Listed companies are obliged to prepare the annual accounts in accordance with International Financial Reporting Standards.
The legislation in respect of annual accounts and annual reports applies to cooperatives, mutual insurance societies and public and private companies with limited liability as well as partnerships, in which foreign, public and private companies are all fully liable partners.
Annual financial statements (annual accounts) are defined as the balance sheet and the profit and loss account with explanatory notes.
The figures in the annual accounts should normally be expressed in Euros but, if the activities justify it, a foreign currency may be used.
Unless the general meeting has resolved to use another language the accounts must be in Dutch.

Publication of accounts

The company must publish its annual accounts within eight days after adoption. Publication is carried out by depositing a copy at the office of the Chamber of Commerce of the district in which the company has its office. The date(s) of adoption and approval must be shown on the copy filed. Information that has to be included in the annual accounts depends on the size and type of the company. A distinction is made between:

  • Micro, small, medium-sized and large companies;

  • Group companies;

  • Insurance companies;

  • Credit institutions.

Companies are categorized as small or medium-sized if during two consecutive financial years they have not exceeded at least two of the following three figures:




Total assets

< € 350.000

< € 6.000.000

< € 20.000.000

Net turnover

< € 700.000

< € 12.000.000

< € 40.000.000

Averige number of employees

< 10 persons

< 50 persons

< 250 persons



Total assets

< € 4.400.400

< € 17.500.000

Net turnover

< € 8.800.000

< € 35.000.000

Averige number of employees

< 5 persons

< 250 persons

These figures include the figures of subsidiaries on a consolidated basis. They do not apply to insurance companies and credit institutions. Documents to be filed are:

  • Large companies: full balance sheet, full profit and loss account, cash flow statement and notes thereon, annual report and other information;

  • Medium-sized companies: limited balance sheet, limited profit and loss account, cash flow statement and notes thereon, annual report and other information;

  • Small companies: summary of balance sheet and notes thereon.
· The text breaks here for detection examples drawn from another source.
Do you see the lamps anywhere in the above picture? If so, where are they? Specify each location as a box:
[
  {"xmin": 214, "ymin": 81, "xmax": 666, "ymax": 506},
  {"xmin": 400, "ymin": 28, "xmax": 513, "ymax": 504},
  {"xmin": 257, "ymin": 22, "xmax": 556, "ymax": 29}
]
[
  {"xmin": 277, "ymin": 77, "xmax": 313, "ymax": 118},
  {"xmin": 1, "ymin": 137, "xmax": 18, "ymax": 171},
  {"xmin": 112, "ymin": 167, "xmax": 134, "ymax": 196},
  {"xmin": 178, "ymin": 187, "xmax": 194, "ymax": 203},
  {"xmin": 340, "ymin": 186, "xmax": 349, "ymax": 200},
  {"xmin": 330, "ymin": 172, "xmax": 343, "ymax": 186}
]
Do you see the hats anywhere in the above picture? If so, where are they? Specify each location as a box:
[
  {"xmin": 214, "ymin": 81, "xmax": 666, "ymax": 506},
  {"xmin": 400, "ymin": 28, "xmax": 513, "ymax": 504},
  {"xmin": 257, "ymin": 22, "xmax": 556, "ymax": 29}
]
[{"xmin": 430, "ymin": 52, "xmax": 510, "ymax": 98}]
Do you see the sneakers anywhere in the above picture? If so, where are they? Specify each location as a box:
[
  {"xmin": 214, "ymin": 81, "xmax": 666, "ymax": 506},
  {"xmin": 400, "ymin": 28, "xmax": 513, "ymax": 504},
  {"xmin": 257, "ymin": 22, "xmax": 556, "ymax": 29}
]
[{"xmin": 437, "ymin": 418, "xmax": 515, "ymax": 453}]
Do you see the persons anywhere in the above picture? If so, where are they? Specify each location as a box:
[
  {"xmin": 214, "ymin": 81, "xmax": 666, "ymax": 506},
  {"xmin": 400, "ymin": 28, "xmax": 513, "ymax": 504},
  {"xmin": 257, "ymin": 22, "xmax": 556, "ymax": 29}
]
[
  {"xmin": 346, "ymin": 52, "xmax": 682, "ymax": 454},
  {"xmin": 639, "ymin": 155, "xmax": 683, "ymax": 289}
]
If the company has subsidiaries, consolidated group accounts should be included. The language used for publication at the Trade Register must be Dutch, English, French or German.

Consolidation principles

The financial statements of group companies are required to be consolidated in group accounts and included in the notes to the annual report, unless the proper view is better served by the inclusion of the subsidiary financial statements separately under the notes (for instance where a subsidiary operates in a totally different industry).

A company which, solely or jointly with another group company, heads its group, must include consolidated accounts for the group.

Basis of consolidation

In general group companies are consolidated on a full consolidation basis. However, the financial information may be included pro rata to the interest held therein. In the consolidated accounts the shareholders' net equity does not need to be separately categorized. Under restricted circumstances other valuation methods and bases for the calculation of the results may be applied than those applied by the company’s corporate accounts.
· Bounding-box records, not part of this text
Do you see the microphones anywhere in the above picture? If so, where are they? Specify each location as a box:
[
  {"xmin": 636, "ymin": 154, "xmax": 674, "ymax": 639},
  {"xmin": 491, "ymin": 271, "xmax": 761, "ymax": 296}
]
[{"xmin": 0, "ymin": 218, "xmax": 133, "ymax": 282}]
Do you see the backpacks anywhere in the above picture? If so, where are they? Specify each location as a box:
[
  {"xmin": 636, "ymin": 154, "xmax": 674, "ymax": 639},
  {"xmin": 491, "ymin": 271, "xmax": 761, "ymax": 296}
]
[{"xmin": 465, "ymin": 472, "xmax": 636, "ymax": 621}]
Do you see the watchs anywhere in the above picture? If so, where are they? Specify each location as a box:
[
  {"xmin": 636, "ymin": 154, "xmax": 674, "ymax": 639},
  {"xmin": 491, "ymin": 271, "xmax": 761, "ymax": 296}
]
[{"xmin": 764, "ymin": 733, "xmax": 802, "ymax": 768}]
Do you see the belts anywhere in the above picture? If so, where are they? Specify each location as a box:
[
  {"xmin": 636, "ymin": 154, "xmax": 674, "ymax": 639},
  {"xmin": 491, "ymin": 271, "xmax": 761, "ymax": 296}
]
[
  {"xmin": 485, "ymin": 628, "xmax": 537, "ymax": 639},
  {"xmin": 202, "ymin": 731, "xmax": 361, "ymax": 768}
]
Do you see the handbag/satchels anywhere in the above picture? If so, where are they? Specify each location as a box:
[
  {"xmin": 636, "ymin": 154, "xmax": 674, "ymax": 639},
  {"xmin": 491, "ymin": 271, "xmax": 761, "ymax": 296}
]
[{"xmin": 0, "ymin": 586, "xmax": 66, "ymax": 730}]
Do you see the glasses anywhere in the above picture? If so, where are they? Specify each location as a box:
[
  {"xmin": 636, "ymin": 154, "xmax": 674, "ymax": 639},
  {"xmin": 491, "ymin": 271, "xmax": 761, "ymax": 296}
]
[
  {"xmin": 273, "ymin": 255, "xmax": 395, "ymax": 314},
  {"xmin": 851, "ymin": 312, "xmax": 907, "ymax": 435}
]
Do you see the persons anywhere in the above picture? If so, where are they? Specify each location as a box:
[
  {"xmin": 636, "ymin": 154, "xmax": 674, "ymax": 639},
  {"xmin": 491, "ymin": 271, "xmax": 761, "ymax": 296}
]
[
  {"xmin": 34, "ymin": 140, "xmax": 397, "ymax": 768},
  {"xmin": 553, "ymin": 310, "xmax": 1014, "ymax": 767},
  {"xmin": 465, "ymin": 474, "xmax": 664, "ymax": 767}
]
The reasons, which must be justified, must be shown in the accounts. Any difference between the shareholders' equity shown in the statutory balance sheet and the consolidated balance sheet and between the results after tax must be explained. The consolidated accounts may never be prepared on the basis of information prepared more than three months prior to or after the balance sheet date of the parent. The results of subsidiaries acquired during the year have to be processed in the group results as far as the results have been realized after acquisition.

Audit requirements

In principle all companies other than those classified as small are required to be audited. The auditor ascertains whether the financial statements, annual accounts and the annual report, are drawn up in accordance with the law and give the required insight into the capital, the results and in so far the nature of the annual accounts permits the solvency and liquidity of the company. Under certain conditions, group companies are exempt from this obligation.

The auditor must examine whether the financial statements provide the required legal disclosures and whether the financial statements, the directors’ report and other information comply with the statutory requirements. It should also be verified that the directors’ report does not conflict with the financial statements. In principle the auditor is appointed each year by the shareholders and reports to them and the management on the reliability of the annual financial statements.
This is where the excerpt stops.